Coffee beans smell like grass when they’re raw. Roasting draws out all the complex and bright and smoky aromas that tell us the history of each plant, where it grew in Kenya or Guatemala or the Philippines, what fruits and flowers shared its home, what color the sky was above it, how much it rained and whether the rain was welcome. The roasting process is intricate and long, including a resting period afterward for the beans to finish stabilizing. This is how their stories become fixed, become legible. This month, consider what intricate processes might help you share your full story. Do you want to be legible? Do you want to be known? What are the risks of staying hidden?
Lavender’s clean, slightly medicinal scent is indicated for anxiety, insomnia, and any kind of nervous restlessness. The plant itself is useful for burns and soothing irritation. Lavender is an aroma that asks you to surrender. It cools heat. It can overpower. A little goes a long way. This month, decide how far you want to go to heal from recent events, and gather as many flowers as you’ll need to fully surrender to the journey.
Your scent this month is saltwater in the wind. Subtle but tenacious, and good at untangling bad dreams and dissolving tarry knots of grief, saltwater brushes all your senses clean. You don’t have to see the ocean to know that wherever you are in this moment, the ocean is calling to the salinity in your body. Salt can be harsh medicine, but when it’s dissolved into a faint metallic smell on the wind, you can breathe it deeply. Let it wash away the barnacles, the sluggish thoughts, the disappointment. Let it rub you back to life, bringing the blood up into your face and filling your lungs like sails.
A famous writer keeps a sprig of eucalyptus in her shower, where the hot water releases the oils on the tough leaves and refreshes them daily. Unlike many cut plants, the leaves won’t rot from water and heat. There is a tenacity to eucalyptus – like a good revolutionary, it’s anti-everything (bacteria, viruses, microbes, capitalism, white supremacy, and the like) and it has tremendous stamina! Choose the nouns you need to oppose and resist this month, and call on the delicate but powerful scent of eucalyptus – a poison to all but the most adorable of marsupials – to fight on your side.

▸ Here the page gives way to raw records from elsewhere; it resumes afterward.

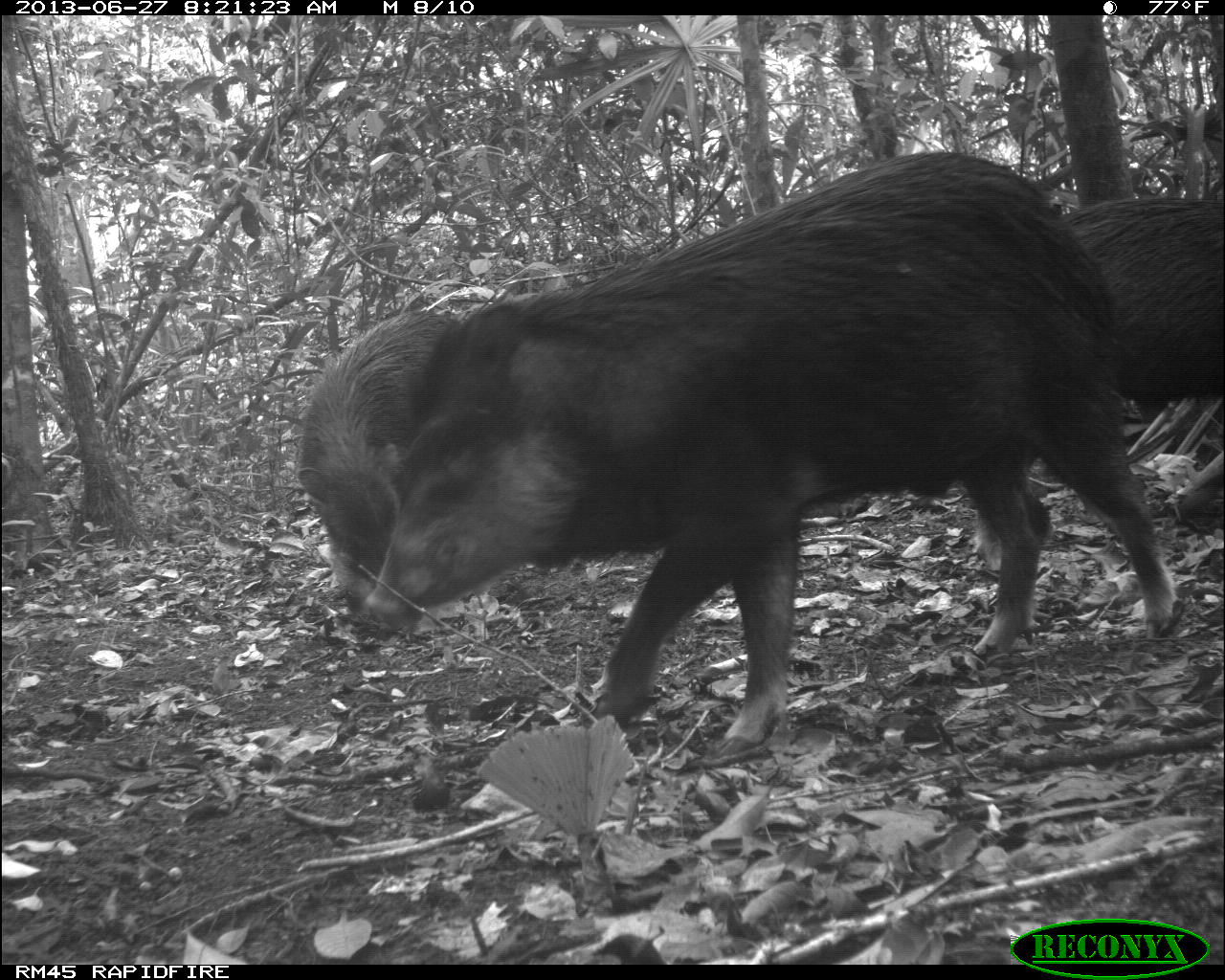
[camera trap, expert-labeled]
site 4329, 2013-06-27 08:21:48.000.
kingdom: Animalia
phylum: Chordata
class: Mammalia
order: Artiodactyla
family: Tayassuidae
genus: Tayassu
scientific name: Tayassu pecari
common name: white-lipped peccary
Tayassu pecari (white-lipped peccary), count 4.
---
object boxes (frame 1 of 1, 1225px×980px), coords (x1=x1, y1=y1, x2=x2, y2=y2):
tayassu pecari: (x1=362, y1=146, x2=1178, y2=748); (x1=1065, y1=193, x2=1225, y2=513); (x1=290, y1=303, x2=465, y2=592)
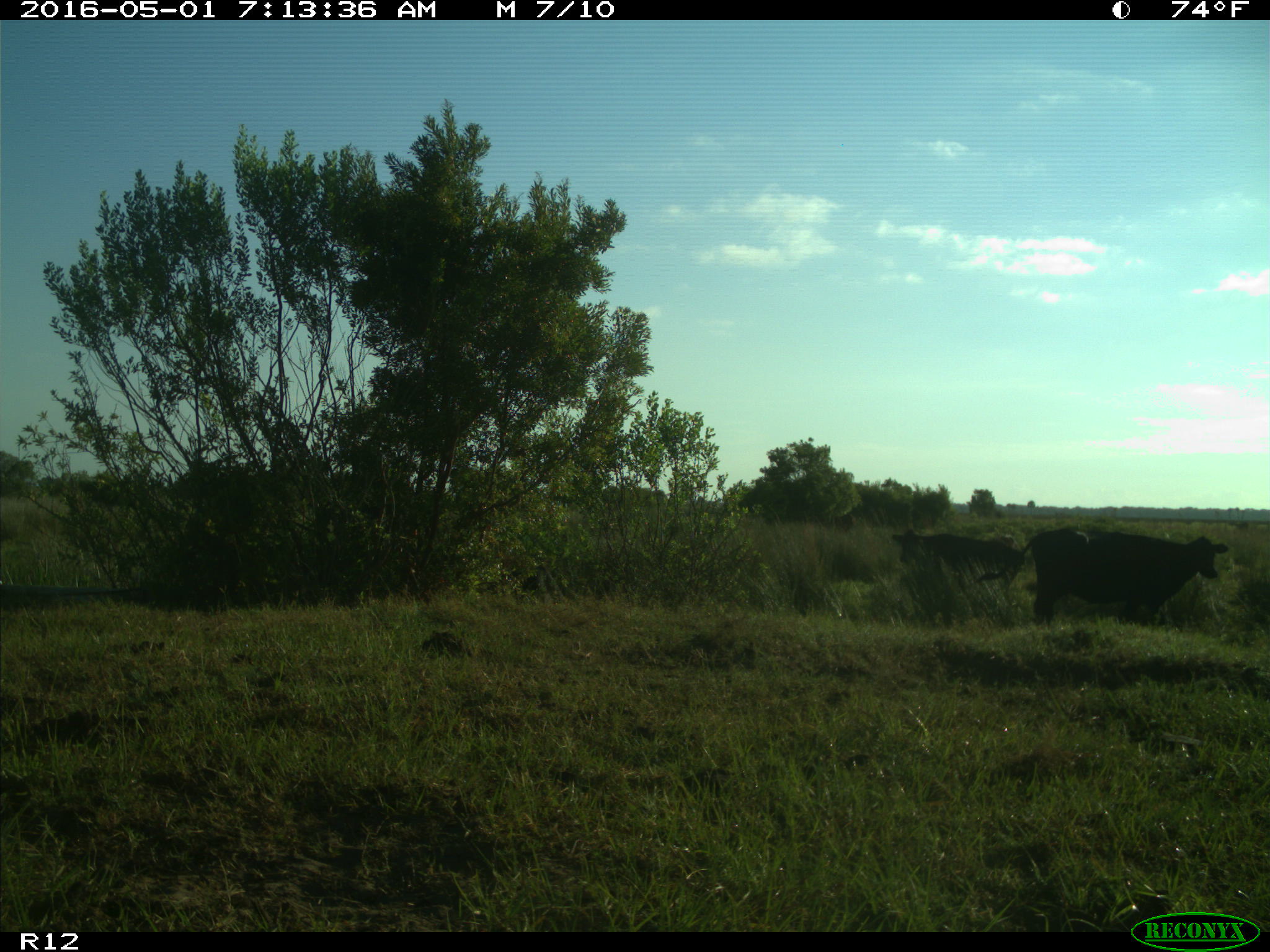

Some people hate the smell of coconut La Croix, finding it too close to suntan lotion. Others love it for the same reason. Which camp are you in? Is it exciting to imagine consuming something artificial and oily-sweet, slick with memories of sweaty hot summers? Or do you prefer the smell of snow – crystalline, blue, with a zing of ice at the core? This month, your sensual preferences come to the fore. Do you prefer the cloying heat or the piercing cold? Is alternating between them an option? What helps your heart beat faster? What memories do you want to reactivate through sensual activities?